[Texte fourni]
--------
Agrotendances

Crédit carbone, « passer de la contrainte à l’incitation change les choses », Jonah Ehmann, Nataïs

Le | Stockage de carbone

Entreprise spécialisée dans la collecte et le conditionnement de maïs à popcorn, Nataïs affiche plus de 8 000 t eqCO2 stockés à long terme dans ses sols en 2024, représentant une prime moyenne à l’hectare de 78 € pour les 210 agriculteurs partenaires de l’entreprise. Explications avec Jonah Ehmann, directeur des opérations agronomiques de Nataïs.

Jonah Ehmann, directeur des opérations agronomiques de Nataïs - © D.R.
Jonah Ehmann, directeur des opérations agronomiques de Nataïs - © D.R.

Comment est née l’idée d’une prime carbone au sein du réseau Nataïs ?

Jonah Ehmann : Depuis son installation en tant qu’agriculteur et la création de notre société il y a 30 ans, mon père a toujours prôné une agriculture vertueuse et notamment respectueuse des sols. Cela passe donc par une réduction du travail du sol et par une couverture végétale. Depuis les années 2010, on a fortement encouragé les agriculteurs à mettre en place des couverts végétaux, plutôt dans un objectif agronomique. Les couverts végétaux protègent le sol et enrichissent sa fertilité naturelle. À ce moment-là, on mettait en place des primes couverts : pour les agriculteurs qui mettaient en place des couverts végétaux, nous leur donnions des euros en tonnes supplémentaires sur le maïs qu’ils nous livraient.
--------
[Données fournies]

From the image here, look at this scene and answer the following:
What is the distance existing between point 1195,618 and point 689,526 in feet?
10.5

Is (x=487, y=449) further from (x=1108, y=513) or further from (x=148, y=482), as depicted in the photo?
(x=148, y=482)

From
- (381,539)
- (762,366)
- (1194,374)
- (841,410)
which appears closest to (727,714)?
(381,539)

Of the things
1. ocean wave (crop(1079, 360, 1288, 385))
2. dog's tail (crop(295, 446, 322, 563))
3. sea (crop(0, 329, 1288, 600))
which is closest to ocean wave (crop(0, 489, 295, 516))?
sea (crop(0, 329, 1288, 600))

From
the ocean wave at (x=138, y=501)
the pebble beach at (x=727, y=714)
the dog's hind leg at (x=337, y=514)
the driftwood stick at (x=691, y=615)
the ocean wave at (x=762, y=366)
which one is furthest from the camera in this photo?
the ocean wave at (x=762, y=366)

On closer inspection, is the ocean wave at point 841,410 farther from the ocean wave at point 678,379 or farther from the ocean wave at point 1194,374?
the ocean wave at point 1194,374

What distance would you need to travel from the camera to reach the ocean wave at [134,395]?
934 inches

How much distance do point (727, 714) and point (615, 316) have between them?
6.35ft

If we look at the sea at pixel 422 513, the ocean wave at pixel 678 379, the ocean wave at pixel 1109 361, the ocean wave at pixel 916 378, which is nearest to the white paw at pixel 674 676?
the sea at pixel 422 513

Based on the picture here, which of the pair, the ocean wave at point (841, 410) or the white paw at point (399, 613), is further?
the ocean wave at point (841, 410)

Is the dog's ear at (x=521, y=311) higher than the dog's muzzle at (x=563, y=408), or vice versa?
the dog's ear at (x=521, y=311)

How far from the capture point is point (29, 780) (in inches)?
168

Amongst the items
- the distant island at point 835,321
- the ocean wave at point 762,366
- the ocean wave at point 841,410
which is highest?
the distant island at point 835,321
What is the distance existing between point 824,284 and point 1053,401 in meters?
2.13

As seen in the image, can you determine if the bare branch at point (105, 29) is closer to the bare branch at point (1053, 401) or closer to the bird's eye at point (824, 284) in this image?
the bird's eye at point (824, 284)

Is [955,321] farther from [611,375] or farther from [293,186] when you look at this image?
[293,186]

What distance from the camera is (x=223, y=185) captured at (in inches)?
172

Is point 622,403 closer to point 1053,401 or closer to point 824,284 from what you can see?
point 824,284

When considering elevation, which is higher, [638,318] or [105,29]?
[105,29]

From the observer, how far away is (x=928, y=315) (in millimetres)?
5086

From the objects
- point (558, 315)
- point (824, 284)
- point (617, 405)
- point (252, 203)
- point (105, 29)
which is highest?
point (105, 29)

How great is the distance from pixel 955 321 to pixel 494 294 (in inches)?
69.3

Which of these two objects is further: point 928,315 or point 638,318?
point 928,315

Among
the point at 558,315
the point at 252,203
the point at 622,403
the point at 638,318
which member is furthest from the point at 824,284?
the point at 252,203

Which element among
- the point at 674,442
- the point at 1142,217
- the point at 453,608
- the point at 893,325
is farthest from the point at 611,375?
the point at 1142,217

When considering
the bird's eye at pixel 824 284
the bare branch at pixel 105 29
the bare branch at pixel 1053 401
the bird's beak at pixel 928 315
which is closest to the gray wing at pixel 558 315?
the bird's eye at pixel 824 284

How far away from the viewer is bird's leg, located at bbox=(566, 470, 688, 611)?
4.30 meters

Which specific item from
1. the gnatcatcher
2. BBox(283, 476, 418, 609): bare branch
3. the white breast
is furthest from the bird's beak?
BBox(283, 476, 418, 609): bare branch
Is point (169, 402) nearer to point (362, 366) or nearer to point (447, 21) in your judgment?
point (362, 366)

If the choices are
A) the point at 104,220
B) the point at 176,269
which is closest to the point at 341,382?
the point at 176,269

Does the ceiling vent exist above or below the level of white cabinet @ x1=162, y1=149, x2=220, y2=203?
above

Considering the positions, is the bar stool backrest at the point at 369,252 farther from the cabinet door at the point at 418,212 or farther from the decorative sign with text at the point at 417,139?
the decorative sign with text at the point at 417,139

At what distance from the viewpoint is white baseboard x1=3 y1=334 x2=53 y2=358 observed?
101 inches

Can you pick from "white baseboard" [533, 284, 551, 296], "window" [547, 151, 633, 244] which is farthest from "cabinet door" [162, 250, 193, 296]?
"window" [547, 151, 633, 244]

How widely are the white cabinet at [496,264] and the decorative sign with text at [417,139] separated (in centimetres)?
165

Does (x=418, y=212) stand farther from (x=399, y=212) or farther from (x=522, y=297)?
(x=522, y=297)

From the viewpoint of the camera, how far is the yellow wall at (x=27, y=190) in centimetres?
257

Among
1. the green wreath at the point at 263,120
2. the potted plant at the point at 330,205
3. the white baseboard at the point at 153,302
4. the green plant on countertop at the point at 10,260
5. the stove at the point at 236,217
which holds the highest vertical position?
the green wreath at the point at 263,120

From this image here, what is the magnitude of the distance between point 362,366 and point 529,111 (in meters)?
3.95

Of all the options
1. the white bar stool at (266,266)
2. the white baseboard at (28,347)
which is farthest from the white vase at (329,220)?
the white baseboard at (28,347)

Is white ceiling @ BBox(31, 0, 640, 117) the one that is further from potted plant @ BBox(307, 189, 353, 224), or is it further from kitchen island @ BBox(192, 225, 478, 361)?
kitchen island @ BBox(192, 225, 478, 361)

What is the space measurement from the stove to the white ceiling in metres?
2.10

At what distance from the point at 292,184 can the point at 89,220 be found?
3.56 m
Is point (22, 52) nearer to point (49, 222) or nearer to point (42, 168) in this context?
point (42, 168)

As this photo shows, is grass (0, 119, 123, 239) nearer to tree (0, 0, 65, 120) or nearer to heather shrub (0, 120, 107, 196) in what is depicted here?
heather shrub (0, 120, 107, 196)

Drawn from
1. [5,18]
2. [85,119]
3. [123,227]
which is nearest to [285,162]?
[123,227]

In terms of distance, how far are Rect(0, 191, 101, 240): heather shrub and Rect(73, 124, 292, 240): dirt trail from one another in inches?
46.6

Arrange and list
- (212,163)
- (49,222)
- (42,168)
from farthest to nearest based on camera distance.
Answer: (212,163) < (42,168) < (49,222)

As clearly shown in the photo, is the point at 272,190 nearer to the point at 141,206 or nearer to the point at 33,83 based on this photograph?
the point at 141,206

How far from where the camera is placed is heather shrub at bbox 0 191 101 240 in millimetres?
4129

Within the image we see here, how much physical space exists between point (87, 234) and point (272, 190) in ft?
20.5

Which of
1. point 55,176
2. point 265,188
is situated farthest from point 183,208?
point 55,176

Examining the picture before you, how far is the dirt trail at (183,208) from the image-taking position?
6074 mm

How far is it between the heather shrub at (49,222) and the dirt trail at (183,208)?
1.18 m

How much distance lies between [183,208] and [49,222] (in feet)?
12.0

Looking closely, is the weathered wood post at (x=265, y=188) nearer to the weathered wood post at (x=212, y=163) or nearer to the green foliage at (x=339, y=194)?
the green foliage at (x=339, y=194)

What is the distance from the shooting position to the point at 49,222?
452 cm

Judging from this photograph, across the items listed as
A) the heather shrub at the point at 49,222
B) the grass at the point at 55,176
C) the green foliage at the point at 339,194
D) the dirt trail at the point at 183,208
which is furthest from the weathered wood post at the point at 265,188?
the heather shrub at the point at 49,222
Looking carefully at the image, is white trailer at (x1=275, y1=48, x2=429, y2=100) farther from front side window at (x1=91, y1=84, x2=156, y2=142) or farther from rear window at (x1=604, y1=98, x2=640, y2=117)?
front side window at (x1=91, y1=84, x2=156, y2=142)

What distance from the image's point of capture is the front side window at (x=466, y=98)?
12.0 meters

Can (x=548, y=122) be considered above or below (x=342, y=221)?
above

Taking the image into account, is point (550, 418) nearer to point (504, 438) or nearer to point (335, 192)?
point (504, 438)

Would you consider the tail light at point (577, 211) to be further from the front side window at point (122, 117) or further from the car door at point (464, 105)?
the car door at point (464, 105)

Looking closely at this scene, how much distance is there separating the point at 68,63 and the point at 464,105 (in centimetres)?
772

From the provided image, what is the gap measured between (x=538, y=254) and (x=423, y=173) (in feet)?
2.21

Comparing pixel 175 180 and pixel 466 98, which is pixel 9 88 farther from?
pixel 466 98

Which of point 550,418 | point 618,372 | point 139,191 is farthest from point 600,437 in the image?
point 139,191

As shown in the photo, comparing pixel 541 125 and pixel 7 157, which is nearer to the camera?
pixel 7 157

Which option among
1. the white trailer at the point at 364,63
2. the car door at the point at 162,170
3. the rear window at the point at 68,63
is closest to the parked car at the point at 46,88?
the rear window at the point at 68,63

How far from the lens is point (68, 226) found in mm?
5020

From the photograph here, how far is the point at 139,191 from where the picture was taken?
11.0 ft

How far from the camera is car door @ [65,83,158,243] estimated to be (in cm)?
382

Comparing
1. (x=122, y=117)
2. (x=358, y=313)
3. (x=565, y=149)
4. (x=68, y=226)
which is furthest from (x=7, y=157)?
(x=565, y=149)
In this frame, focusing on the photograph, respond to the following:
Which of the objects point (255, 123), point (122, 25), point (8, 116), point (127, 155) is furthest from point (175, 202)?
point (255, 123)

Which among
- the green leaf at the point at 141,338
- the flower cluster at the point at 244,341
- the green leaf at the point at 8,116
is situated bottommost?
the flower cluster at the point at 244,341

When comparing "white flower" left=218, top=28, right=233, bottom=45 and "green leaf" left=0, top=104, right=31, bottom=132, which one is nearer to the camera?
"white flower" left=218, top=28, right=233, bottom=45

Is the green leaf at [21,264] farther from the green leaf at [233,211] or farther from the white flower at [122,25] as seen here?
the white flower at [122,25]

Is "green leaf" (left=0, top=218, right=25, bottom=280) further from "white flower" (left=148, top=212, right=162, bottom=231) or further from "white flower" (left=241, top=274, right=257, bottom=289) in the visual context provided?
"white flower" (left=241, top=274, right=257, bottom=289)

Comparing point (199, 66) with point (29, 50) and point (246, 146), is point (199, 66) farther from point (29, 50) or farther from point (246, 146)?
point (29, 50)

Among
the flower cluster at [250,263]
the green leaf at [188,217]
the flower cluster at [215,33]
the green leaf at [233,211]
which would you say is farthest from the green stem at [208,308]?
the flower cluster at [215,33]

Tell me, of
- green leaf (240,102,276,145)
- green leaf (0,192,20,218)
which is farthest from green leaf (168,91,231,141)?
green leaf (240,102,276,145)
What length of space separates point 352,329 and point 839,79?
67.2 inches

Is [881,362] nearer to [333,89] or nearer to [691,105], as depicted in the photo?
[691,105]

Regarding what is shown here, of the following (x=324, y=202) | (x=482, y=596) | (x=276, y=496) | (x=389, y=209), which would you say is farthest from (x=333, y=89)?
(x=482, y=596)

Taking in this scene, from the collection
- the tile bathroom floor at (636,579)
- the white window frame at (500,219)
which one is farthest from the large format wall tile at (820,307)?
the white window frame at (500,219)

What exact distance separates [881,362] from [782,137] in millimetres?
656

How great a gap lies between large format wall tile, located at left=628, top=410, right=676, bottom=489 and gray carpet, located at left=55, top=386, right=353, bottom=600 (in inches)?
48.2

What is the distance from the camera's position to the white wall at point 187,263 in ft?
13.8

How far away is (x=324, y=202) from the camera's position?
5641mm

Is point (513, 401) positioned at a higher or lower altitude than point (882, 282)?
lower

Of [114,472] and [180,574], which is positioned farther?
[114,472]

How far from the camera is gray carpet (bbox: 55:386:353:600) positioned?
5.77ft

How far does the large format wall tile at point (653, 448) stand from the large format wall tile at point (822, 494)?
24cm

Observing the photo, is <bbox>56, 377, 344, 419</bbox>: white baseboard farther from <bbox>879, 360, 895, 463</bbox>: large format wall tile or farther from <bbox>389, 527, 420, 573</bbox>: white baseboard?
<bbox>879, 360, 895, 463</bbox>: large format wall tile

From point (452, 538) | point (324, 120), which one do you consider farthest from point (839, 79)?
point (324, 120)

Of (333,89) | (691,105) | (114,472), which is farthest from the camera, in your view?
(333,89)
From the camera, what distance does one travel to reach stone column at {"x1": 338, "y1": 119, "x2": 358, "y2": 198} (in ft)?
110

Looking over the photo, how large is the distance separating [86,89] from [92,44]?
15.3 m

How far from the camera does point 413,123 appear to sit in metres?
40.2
--------
[Exercices proposés]
1. Recopiez le passage de l'entretien sur la prime carbone de Nataïs commençant par « Comment est née » et se terminant par « qu’ils nous livraient. ».
2. D'après l'entretien sur la prime carbone de Nataïs, quel montant moyen de prime à l'hectare les agriculteurs partenaires ont-ils perçu en 2024 ?
3. Prolongez l'entretien avec Jonah Ehmann sur la prime carbone de Nataïs en reprenant après sa dernière phrase.

[Réponses attendues]
1.
Comment est née l’idée d’une prime carbone au sein du réseau Nataïs ?

Jonah Ehmann : Depuis son installation en tant qu’agriculteur et la création de notre société il y a 30 ans, mon père a toujours prôné une agriculture vertueuse et notamment respectueuse des sols. Cela passe donc par une réduction du travail du sol et par une couverture végétale. Depuis les années 2010, on a fortement encouragé les agriculteurs à mettre en place des couverts végétaux, plutôt dans un objectif agronomique. Les couverts végétaux protègent le sol et enrichissent sa fertilité naturelle. À ce moment-là, on mettait en place des primes couverts : pour les agriculteurs qui mettaient en place des couverts végétaux, nous leur donnions des euros en tonnes supplémentaires sur le maïs qu’ils nous livraient.

2. 78 € à l'hectare en moyenne.

3.
L’étape supérieure ne consistait pas simplement à rémunérer la mise en place de couverts, mais surtout leur performance. On a rencontré Eric Ceschia du Cesbio en 2017, qui travaille sur les thématiques d’utilisation d’images satellites pour divers usages. Il avait un projet autour de l’utilisation de la télédétection pour quantifier le carbone stocké grâce aux couverts végétaux, à l’échelle de la parcelle. Nous sommes alors passé de l’idée d’encourager l’installation de couverts végétaux à lier ces installations au carbone. C’est un indicateur qui parle à tous les maillons de la chaîne, aux salariés, à nos clients et aux consommateurs.

On a alors lancé un projet de R&D avec le Cesbio pour créer un outil permettant, à partir d’images satellites, de mesurer la biomasse des couverts, convertie par la suite en carbone séquestré durablement dans le sol. En 2019, 2020 et 2021, ce projet ne concernait qu’un groupe de fermes pilotes. Depuis 2022, on l’a étendu à tout le réseau. Tous nos agriculteurs qui mettent en place des couverts sont rémunérés en fonction de la performance de leur couvert. Il y a un plafond bas, 45 €/ha, que les agriculteurs sont assurés de toucher. Cela correspond à environ une tonne de CO2 séquestrée. Dès qu’ils dépassent ce palier, ils déplafonnent la prime, qui devient corrélée directement à la biomasse produite par le couvert végétal.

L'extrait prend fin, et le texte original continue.